Ethiopia: Sudanese camp still off limits
Security concerns continue to prevent aid workers, including UNHCR staff, from entering the Fugnido camp for Sudanese refugees in south-western Ethiopia, where 41 refugees were killed in late November during a spate of ethnic clashes.
Fugnido, established in 1991, is home to more than 28,700 refugees and is the largest of five refugee settlements in south-western Ethiopia's Gambella region, where a total of 85,000 Sudanese are sheltered.
202 frightened refugees remain encamped in the compound housing UNHCR and the offices of the Ethiopian Administration for Refugee and Returnee Affairs (ARRA) just outside Fugnido. Their homes and all their personal effects have reportedly been looted since they sought refuge in the compound. As we're still not permitted to go into the area, we have to rely on information from local personnel who speak to us or to other aid agencies that normally operate in the camp.
Save the Children, which oversees education in the camp, reports that primary and junior secondary schools in Fugnido have been completely looted of furniture and other material. Losses in the schools amount to more than $11,600, they report.
Aid workers have identified 46 children who lost one or both parents in late November's clashes. In just one of the clashes that occurred, 33 Sudanese refugees, including 18 women, were killed when refugees from the Anuak tribe armed with semi-automatic AK-47 rifles descended on a group of ethnic Dinkas.
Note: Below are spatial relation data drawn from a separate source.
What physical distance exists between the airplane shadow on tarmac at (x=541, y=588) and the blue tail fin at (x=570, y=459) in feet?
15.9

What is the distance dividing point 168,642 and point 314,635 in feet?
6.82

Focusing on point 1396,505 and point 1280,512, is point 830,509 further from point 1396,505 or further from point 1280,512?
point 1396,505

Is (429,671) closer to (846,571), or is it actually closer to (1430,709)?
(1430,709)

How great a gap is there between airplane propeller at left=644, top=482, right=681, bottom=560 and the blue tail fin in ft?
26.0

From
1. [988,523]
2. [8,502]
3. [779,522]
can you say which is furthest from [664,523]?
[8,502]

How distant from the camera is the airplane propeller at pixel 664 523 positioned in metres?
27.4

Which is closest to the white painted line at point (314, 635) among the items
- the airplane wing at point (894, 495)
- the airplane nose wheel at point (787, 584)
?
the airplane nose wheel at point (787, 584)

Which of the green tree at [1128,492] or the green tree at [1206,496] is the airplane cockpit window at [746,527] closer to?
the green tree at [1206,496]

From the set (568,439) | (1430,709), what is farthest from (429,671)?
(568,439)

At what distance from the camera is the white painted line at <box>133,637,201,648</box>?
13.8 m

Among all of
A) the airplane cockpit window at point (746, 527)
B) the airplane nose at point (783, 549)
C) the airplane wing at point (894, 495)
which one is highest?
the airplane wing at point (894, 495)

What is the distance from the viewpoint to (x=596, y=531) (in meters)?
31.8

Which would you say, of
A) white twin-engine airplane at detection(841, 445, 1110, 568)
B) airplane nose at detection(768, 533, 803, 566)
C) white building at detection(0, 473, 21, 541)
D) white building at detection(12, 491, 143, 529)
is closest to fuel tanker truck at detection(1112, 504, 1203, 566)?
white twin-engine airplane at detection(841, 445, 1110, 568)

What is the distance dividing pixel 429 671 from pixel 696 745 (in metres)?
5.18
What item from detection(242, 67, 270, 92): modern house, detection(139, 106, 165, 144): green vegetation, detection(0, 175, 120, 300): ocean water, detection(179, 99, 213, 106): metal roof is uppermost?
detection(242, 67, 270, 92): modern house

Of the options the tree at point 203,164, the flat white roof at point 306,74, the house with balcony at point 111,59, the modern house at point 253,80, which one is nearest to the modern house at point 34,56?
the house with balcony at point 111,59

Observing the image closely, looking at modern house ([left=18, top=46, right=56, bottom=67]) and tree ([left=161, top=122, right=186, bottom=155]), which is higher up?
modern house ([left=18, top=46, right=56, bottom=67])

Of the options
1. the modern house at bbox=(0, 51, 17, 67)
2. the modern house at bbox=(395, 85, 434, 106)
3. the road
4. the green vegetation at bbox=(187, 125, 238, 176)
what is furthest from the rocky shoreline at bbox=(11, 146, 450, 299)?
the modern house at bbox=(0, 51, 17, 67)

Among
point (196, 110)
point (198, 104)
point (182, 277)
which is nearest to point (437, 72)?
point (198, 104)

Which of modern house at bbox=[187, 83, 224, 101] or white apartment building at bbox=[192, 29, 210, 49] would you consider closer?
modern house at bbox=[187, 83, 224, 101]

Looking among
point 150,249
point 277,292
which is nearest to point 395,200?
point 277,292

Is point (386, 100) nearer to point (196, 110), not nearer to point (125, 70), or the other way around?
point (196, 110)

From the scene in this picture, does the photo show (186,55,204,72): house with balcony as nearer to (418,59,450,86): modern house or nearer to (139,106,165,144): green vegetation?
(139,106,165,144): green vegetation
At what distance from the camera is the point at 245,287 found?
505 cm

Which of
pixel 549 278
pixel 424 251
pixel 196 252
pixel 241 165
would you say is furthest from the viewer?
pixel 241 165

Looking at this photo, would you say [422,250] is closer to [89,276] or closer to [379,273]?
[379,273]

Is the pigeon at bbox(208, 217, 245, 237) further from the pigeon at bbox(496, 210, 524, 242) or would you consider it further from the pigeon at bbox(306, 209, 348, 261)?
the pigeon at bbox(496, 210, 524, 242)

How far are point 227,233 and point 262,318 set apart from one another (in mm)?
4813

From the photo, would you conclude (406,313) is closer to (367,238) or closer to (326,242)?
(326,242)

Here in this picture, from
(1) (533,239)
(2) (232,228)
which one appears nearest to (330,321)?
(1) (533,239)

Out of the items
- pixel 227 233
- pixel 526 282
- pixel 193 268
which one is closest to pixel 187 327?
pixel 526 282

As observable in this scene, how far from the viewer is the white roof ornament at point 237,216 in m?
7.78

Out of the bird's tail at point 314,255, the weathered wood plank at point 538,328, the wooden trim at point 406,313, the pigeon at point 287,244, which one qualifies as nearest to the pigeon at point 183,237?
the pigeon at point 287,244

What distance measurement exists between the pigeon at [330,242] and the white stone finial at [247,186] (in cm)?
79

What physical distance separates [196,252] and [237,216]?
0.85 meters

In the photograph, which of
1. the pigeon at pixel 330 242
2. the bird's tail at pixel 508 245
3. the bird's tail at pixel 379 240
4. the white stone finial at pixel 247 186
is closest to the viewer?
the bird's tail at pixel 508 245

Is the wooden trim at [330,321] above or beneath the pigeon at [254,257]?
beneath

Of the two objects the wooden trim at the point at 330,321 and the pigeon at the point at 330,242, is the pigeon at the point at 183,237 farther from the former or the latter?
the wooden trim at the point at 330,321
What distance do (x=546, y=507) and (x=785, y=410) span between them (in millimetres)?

One of the women among those killed in this horrifying attack was six months pregnant.
The problems within the camp are reportedly fed in part by tribal and political conflicts present among the host community in this remote corner of Ethiopia. The refugees' affiliations with various factions of the anti-Khartoum Sudanese People's Liberation Army (SPLA) are also said to be fuelling the dispute.
The clashes in Fugnido highlight the need for ARRA and the Ethiopian government to ensure that basic principles of refugee protection and monitoring are applied so that UNHCR staff and the trained personnel of our implementing partners have access to the refugees, while Ethiopian police and army forces ensure security within the settlement.
In the meantime, senior Ethiopian government and ARRA officials visited the camp last week to meet with the refugees and to try to calm the situation. Ethiopian troops based in the area have been reinforced and are patrolling the camp.